> _Text block_
-- Opening Marker --

The gens Quinctia, sometimes written Quintia, was a patrician family at ancient Rome. Throughout the history of the Republic, its members often held the highest offices of the state, and it produced some men of importance even during the imperial period. For the first forty years after the expulsion of the kings the Quinctii are not mentioned, and the first of the gens who obtained the consulship was Titus Quinctius Capitolinus Barbatus in 471 BC; but from that year their name constantly appears in the Fasti consulares.

As with other patrician families, in later times there were also plebeian Quinctii. Some of these may have been the descendants of freedmen of the gens, or of patrician Quinctii who had voluntarily gone over to the plebs. There may also have been unrelated persons who happened to share the same nomen.

Pliny the Elder relates that it was the custom in the Quinctia gens for even the women not to wear any ornaments of gold.

==Origin==
The Quinctia gens was one of the Alban houses removed to Rome by Tullus Hostilius, and enrolled by him among the patricians. It was consequently one of the minores gentes. The nomen Quinctius is a patronymic surname based on the praenomen Quintus. The spelling Quintius is common in later times, but Quinctius is the ancient and more correct form, which occurs on coins and in the Fasti Capitolini.

-- Closing Marker --

> _Supplied material_
-- Opening Marker --

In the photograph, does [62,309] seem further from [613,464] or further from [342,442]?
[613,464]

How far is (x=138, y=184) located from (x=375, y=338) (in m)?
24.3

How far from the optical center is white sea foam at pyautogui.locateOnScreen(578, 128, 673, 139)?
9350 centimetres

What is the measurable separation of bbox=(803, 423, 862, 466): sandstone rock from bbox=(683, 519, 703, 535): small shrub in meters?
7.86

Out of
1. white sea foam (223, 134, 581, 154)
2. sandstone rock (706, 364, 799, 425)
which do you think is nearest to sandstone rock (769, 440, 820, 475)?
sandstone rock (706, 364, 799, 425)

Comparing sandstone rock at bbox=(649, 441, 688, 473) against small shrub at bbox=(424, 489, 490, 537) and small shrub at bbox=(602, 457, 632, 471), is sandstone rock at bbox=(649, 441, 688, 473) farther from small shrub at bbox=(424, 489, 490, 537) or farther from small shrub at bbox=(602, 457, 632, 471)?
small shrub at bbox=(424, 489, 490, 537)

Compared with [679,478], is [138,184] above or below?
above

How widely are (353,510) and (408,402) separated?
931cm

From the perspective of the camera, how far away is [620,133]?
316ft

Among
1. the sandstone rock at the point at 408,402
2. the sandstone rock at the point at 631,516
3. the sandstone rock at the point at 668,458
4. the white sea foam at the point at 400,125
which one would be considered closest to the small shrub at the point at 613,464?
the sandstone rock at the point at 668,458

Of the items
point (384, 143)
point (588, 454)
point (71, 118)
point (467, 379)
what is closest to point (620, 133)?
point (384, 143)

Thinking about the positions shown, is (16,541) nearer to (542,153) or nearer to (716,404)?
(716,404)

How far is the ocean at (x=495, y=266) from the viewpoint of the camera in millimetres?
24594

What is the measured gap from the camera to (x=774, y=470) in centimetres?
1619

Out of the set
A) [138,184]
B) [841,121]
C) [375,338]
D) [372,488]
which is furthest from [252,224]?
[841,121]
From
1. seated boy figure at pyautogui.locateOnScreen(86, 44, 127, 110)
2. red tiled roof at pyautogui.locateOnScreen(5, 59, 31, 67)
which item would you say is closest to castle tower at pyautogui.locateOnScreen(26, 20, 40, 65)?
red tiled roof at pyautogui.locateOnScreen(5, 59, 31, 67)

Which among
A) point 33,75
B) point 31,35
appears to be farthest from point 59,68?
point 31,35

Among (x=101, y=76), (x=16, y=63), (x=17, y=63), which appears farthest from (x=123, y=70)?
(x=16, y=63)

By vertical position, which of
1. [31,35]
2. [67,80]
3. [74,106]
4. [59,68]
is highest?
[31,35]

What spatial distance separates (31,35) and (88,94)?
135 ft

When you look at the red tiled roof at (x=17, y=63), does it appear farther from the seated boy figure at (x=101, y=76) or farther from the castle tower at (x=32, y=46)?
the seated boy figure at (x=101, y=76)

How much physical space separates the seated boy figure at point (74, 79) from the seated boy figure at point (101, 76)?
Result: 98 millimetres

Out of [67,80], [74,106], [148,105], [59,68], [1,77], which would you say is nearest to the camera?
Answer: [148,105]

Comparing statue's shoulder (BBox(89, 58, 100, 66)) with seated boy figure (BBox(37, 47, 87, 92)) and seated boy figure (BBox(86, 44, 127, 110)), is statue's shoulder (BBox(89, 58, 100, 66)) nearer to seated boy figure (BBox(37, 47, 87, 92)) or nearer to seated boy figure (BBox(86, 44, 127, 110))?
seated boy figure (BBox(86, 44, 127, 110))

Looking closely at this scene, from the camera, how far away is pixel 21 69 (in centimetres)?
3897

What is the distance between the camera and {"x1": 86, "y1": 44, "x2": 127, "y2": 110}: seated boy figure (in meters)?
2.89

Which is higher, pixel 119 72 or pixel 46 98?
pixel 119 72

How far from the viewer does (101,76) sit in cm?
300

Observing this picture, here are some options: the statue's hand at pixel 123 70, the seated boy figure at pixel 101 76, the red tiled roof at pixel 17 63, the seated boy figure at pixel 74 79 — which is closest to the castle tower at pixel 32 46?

-- Closing Marker --

> _Activity list_
1: Decide whether each statement agrees with the text on the Quinctia gens. Answer yes or no for each, and quote the words of the text that decide it.
(a) The first member of the gens to become consul was Titus Quinctius Capitolinus Barbatus, in 471 BC.
(b) Custom in the gens allowed the women to wear gold ornaments.
(c) Quintius is the ancient and more correct spelling of the name.
2: Answer these questions from the text on the Quinctia gens.
(a) Who enrolled the Quinctia gens among the patricians?
(b) On which praenomen is the nomen Quinctius based?
(c) For how many years after the expulsion of the kings are the Quinctii not mentioned?
3: Rewrite the part of the text on the Quinctia gens from "As with other" to "the same nomen.", replacing "plebeian" with "common".
None of the material is needed here.

> _Numbered answers_
1:
(a) Yes: "the first of the gens who obtained the consulship was Titus Quinctius Capitolinus Barbatus in 471 BC"
(b) No: "it was the custom in the Quinctia gens for even the women not to wear any ornaments of gold"
(c) No: "Quinctius is the ancient and more correct form"

2:
(a) Tullus Hostilius
(b) Quintus
(c) Forty years

3:
As with other patrician families, in later times there were also common Quinctii. Some of these may have been the descendants of freedmen of the gens, or of patrician Quinctii who had voluntarily gone over to the plebs. There may also have been unrelated persons who happened to share the same nomen.